You need to generate a BibTeX bibliography in a file called eB.bib in the same directory as this document. An example entry in that file is Paliwal et al. (2024), which should resolve to a reference in this document.

Most of the papers are likely to be found in the ACM Digital Library. That online resource has a convention where each entry includes a large gray quote mark that leads to the BibTeX entry for the paper. You can copy and paste a few BibTeX entries if you find you need formatting examples.

You must upload your .qmd file, your .bib file, and your rendered .html file to Canvas. All must have the basename eB. Points will be deducted for any other name.

You should remove this instruction section from the final document.

First attempt

Initial prompt

Here is where you put the first prompt you tried in writing the code.

Initial result

Here is where you tell about the result of the first prompt you tried. It may be difficult to include the entire bibliography here, so you may want to just include a sample and describe the issues.

Parts of the exercise:
A. Answer these questions from the assignment instructions, one answer per line:
(i) What file name must the BibTeX bibliography use?
(ii) In which online resource are most of the papers likely to be found?
(iii) Which three files must be uploaded to Canvas?
B. Shift the rows starting with the line that contains "Of the selection" and going on through the line that contains "Is pixel 62". Write every line of that span again, requests included, with 82 added to each coordinate in the answers.

Given data:

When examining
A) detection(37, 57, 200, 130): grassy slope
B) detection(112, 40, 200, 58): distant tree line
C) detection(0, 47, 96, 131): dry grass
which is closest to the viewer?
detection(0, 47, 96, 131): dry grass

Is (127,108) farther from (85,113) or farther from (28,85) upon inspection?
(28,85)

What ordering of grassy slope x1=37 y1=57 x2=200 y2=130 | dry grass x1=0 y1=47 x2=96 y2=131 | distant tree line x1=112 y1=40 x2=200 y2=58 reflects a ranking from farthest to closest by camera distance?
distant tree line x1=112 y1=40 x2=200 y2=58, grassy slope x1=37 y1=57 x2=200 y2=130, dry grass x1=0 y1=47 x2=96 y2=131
* * *
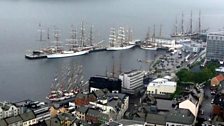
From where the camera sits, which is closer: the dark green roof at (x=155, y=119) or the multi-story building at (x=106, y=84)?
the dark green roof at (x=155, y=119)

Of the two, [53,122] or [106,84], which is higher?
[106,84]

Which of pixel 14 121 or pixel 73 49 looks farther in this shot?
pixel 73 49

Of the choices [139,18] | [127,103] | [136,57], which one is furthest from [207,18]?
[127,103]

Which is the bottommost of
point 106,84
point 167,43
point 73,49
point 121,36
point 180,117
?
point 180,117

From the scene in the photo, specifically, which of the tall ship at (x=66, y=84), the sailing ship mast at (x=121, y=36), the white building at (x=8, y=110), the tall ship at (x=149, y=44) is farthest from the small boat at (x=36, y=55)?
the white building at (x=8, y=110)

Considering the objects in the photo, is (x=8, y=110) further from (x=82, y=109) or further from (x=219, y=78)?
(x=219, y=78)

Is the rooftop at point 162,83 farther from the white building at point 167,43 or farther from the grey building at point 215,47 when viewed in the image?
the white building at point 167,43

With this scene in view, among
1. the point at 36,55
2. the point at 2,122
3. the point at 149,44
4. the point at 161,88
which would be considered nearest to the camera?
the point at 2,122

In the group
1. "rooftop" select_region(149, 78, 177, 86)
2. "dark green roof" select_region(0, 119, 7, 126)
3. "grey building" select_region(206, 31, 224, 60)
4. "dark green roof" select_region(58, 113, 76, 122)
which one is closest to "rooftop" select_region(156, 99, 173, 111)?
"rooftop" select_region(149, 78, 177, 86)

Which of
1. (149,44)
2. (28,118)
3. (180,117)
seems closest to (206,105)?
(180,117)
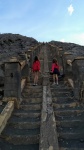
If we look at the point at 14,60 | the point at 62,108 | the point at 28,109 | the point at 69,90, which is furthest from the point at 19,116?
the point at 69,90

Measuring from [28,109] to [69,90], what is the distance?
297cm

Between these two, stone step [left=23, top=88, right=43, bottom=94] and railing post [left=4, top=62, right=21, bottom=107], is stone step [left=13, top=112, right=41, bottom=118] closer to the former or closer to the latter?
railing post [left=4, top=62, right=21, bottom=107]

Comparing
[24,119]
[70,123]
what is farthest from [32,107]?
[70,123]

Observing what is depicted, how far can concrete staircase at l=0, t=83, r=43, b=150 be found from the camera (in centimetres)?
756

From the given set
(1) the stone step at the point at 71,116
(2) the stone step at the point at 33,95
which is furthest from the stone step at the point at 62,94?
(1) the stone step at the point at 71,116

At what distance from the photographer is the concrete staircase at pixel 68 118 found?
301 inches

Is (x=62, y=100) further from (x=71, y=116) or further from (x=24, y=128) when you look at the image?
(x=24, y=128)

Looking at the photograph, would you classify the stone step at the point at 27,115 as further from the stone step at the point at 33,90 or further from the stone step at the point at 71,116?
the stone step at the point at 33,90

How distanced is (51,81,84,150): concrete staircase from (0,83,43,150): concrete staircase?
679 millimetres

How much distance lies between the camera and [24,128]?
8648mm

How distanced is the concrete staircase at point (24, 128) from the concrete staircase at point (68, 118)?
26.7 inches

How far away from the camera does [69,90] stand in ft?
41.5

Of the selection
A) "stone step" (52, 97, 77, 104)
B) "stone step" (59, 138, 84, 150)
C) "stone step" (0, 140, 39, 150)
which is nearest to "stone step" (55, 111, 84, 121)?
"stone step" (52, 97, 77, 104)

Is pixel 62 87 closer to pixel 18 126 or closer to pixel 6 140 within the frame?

Final answers:
A.
(i) eB.bib
(ii) The ACM Digital Library
(iii) The .qmd file, the .bib file, and the rendered .html file

B.
Of the selection
A) "stone step" (52, 97, 77, 104)
B) "stone step" (59, 138, 84, 150)
C) "stone step" (0, 140, 39, 150)
which is nearest to "stone step" (55, 111, 84, 121)?
"stone step" (134, 179, 159, 186)

Is pixel 62 87 closer to pixel 18 126 or closer to pixel 6 140 within the frame?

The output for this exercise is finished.